### CHALLENGES:
[A] Retype the part of the pool-cleaning text that opens with the words containing "If you have" and closes with "then sink to the bottom of the pool.".
[B] Echo the part of the listing that opens with the line containing "How far away" and runs through the end of the listing, word for word.

### SOURCE PASSAGE:
━━━━━━━━━━

How To Clean A Swimming Pool That That Is Overgrown With Green Algae

If you have a residential swimming pool that has been inundated by stormwater or wastewater or has been neglected and is green with algae, it will be necessary to clean your pool manually. Merely adding chlorine will not be able to clean a pool that is overgrown with green algae. Here are the steps to take to thoroughly clean a swimming pool that is green with algae:   

  • Brush Algae From Sides of the Pool - With a coarse brush on a long handle, brush all visible algae off the sides of the swimming pool. Scrape all surfaces from the top edge down to the bottom of the pool to loosen as much algae as possible. Scrape the algae off and allow it to float on the surface of the water and then sink to the bottom of the pool.    
  • Clean Pool Filters and Pump - Turn off the pool pump and open the pool filter reservoir. Remove the pool filters and thoroughly clean them under running water to remove all debris and algae. Clean the skimmer basket as well. Remove the top of the pool pump and lift out the filter basket. Empty and clean the filter basket under running water to get rid of any debris. After cleaning, return the pool basket to the top of the pump, turn on the pump, and let it run continually for 24 hours before proceeding with the next step. 
  • Add Liquid Algaecide - After 24 hours, walk around the perimeter of the pool and pour one entire bottle of the liquid copper-based algaecide into the pool water. Because the pool filter is running, the algaecide will readily mix with the pool water. This additive can kill all of the algae and leave only dead organic debris. 
  • Add Pool Flocculant - Add a bottle of pool flocculant to the pool water while walking around the perimeter of the pool to make sure the flocculant is distributed evenly in all parts of the pool. This additive will cause the dead algae to clump together and sink to the bottom of the pool.

━━━━━━━━━━

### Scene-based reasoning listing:
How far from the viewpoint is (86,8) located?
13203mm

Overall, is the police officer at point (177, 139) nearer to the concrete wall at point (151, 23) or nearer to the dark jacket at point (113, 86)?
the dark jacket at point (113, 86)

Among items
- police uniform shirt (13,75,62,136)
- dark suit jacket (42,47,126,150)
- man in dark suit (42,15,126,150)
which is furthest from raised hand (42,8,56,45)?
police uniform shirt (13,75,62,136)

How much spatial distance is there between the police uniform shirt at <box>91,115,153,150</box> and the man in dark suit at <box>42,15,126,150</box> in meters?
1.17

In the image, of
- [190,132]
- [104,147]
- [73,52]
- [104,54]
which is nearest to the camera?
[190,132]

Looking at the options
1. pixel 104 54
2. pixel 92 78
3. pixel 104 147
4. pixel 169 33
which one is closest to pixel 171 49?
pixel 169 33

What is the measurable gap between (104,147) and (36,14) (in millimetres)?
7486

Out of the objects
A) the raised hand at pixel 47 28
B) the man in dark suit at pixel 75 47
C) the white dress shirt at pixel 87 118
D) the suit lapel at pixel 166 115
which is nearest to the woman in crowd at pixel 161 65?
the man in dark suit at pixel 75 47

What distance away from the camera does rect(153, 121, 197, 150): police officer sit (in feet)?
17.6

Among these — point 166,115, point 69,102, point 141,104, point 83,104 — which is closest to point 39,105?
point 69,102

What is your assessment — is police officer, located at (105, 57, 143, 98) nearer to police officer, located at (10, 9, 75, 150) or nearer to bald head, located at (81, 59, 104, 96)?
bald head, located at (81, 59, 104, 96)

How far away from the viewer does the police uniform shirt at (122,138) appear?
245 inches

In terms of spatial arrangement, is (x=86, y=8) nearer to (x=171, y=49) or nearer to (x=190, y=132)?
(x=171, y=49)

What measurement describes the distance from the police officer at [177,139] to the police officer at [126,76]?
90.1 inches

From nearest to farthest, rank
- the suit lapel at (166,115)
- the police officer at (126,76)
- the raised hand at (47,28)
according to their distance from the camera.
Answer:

━━━━━━━━━━

### ANSWERS TO THE EXERCISES:
[A]
If you have a residential swimming pool that has been inundated by stormwater or wastewater or has been neglected and is green with algae, it will be necessary to clean your pool manually. Merely adding chlorine will not be able to clean a pool that is overgrown with green algae. Here are the steps to take to thoroughly clean a swimming pool that is green with algae:   

  • Brush Algae From Sides of the Pool - With a coarse brush on a long handle, brush all visible algae off the sides of the swimming pool. Scrape all surfaces from the top edge down to the bottom of the pool to loosen as much algae as possible. Scrape the algae off and allow it to float on the surface of the water and then sink to the bottom of the pool.

[B]
How far away from the viewer does the police uniform shirt at (122,138) appear?
245 inches

In terms of spatial arrangement, is (x=86, y=8) nearer to (x=171, y=49) or nearer to (x=190, y=132)?
(x=171, y=49)

What measurement describes the distance from the police officer at [177,139] to the police officer at [126,76]?
90.1 inches

From nearest to farthest, rank
- the suit lapel at (166,115)
- the police officer at (126,76)
- the raised hand at (47,28)
according to their distance from the camera.
Answer:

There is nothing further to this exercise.